2-表-2

 扉を背に、ふうっと息を吐いた。

 耳を澄ますと、どたばたとした足音とそれ以上に大きな怒声が遠ざかっていった。声は、いかにも憎々しげに斎藤と叫んでいた。

 数学の授業の最後に配られた小テストを白紙で提出したら、放課後、職員室前に呼び出され、俺の頭の悪さをひたすらにその教師は罵ってきた。それが、あまりにも酷くて、ほとんど俺の人格否定する勢いだった。さすがに我慢できず、教師が手に持っていた小テストの紙をひったくって、ビリビリに破って、教師の頭の上にそれを振りかけてから、急いで走って逃げてきたのだった。

 しばらくは、ここから出ない方が無難だろう。息を整えながら、俺は書架の方に足を向けた。

 とっさに入った図書室には、人はまばらだった。いや、図書委員の女子生徒が一人と、一番奥の机で勉強をしている男子生徒が一人だけだった。

 図書室に入るのは入学してから、四回目だった。三回は、国語の授業時間中に、図書室で本を借りるように強いられた時だ。それ、以外では、わざわざ入ってみようと思ったことすらなかった。

 書架を歩きながら、背表紙に何となく、目を通していく。せっかく、逃げて来て図書室に入ったから、俺は一冊、本を探すことにした。

 文庫本の棚らしきところで、その本を見つけることができた。それは、昨日読んだ、小説の続きの本、要するに昨日の本のシリーズの二巻目に当たるものだった。棚には、なぜか一巻目はなくて、二冊目しかなかった。

 見つけたはいいが、借りるかどうかは考えていなかった。正直言って、学校の図書室にライトノベルが置いてあるとは思ってなくて、試しに探していた感じだった。

 借りればまた返しに来なければならない。別にそうすればいいと言うだけの話だけど、なんというか今回は偶発的にここに来たわけであって、今度返すとしたら、自発的にここに来なければならないという話になる。でも、自発的にわざわざ図書室に来るということをめんどくさがってしない自分の姿が脳裏にちらついた。

 けど結局、俺は、書架から本を引き抜いて、カウンターの方に歩いて行った。最近、バイトもしていないし、財布の中が貧しかったのだ。
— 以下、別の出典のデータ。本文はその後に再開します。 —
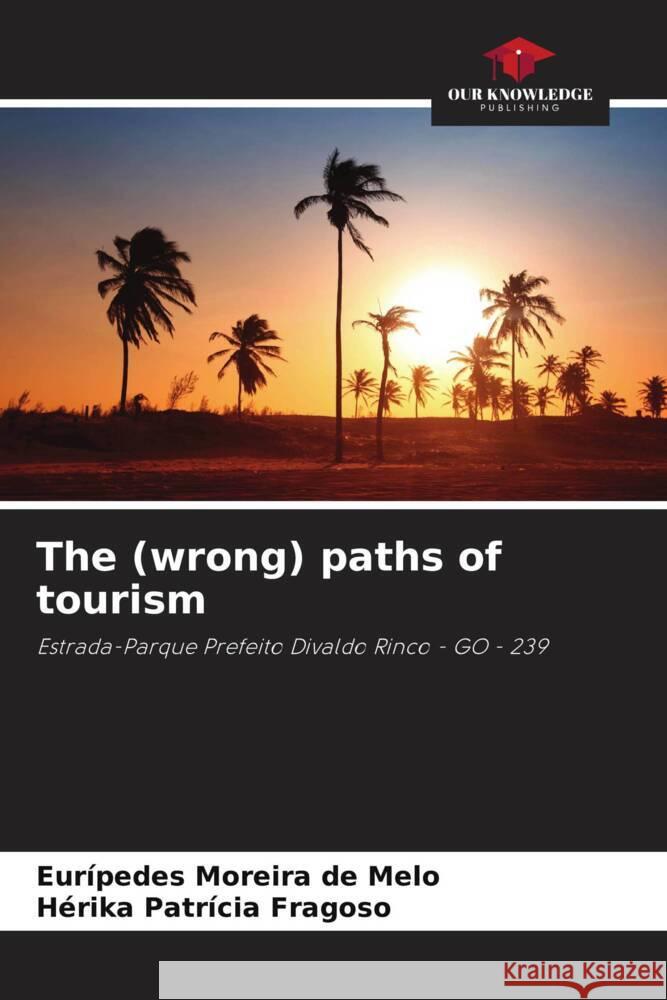 The (wrong) paths of tourism Moreira de Melo, Eurípedes, Patrícia Fragoso, Hérika 9786208174705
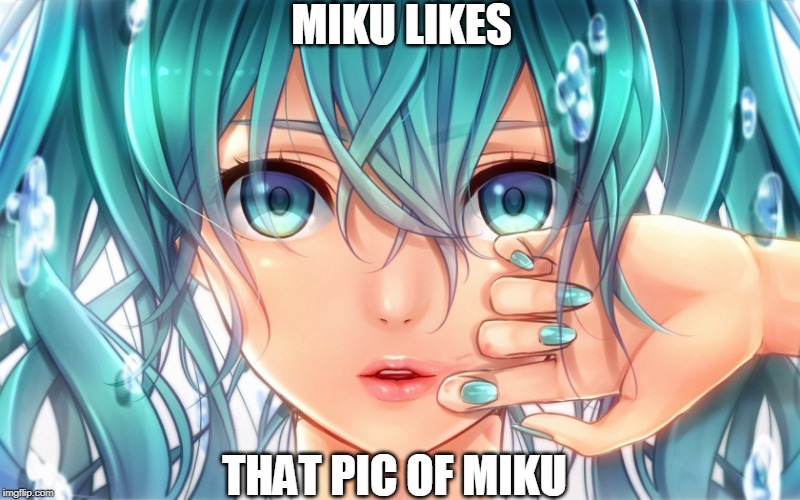 MIKU LIKES THAT PIC OF MIKU | made w/ Imgflip meme maker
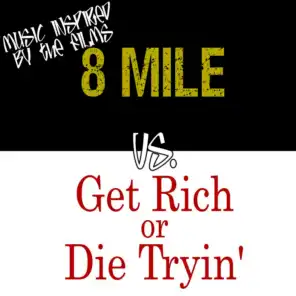Music Inspired by the Films: 8 Mile vs. Get Rich or Die Tryin'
 図書委員の女の子の前に、本を差し出すと、ひっと、その子は、目線を上げた。少女の手には鉛筆があって、その下には、半分ほど文字で埋まった原稿用紙があった。その横には、結構な枚数の原稿用紙も重ねて置かれている。

「何書いてたの?」

 少女がファイルを開いて、貸し出しの記録を書きつけている間手持ち無沙汰で、パッと疑問に思ったことを口に出した。

「えっと、あの、その……、小説を……」

 言葉を詰まらせながらそう言って、少女は本を返してくれた。

「へぇ、すごいね。それじゃ」

 それだけ言って、そのまま図書室の扉を開けて外に出た。

 なんというか、読む側からすれば、小説を書く人はどういう頭をしてるんだろうというのが正直なところだ。色んな人格の人たちをかき分けて、読者の気持ちを揺さぶるように書くなんて、ただでさえ勉強のできない俺にとっては、それこそ魔法かなにかのように思える。

 でも、俺と同じ年齢の女の子が小説を書いていた。それを聞いた瞬間、俺には彼女が輝いて見えて、それと同時に、気分が少し沈んだ。

 手に持った小説の表紙を見て、世の中、すごい人ばかりだと、廊下を歩きながら呟いた。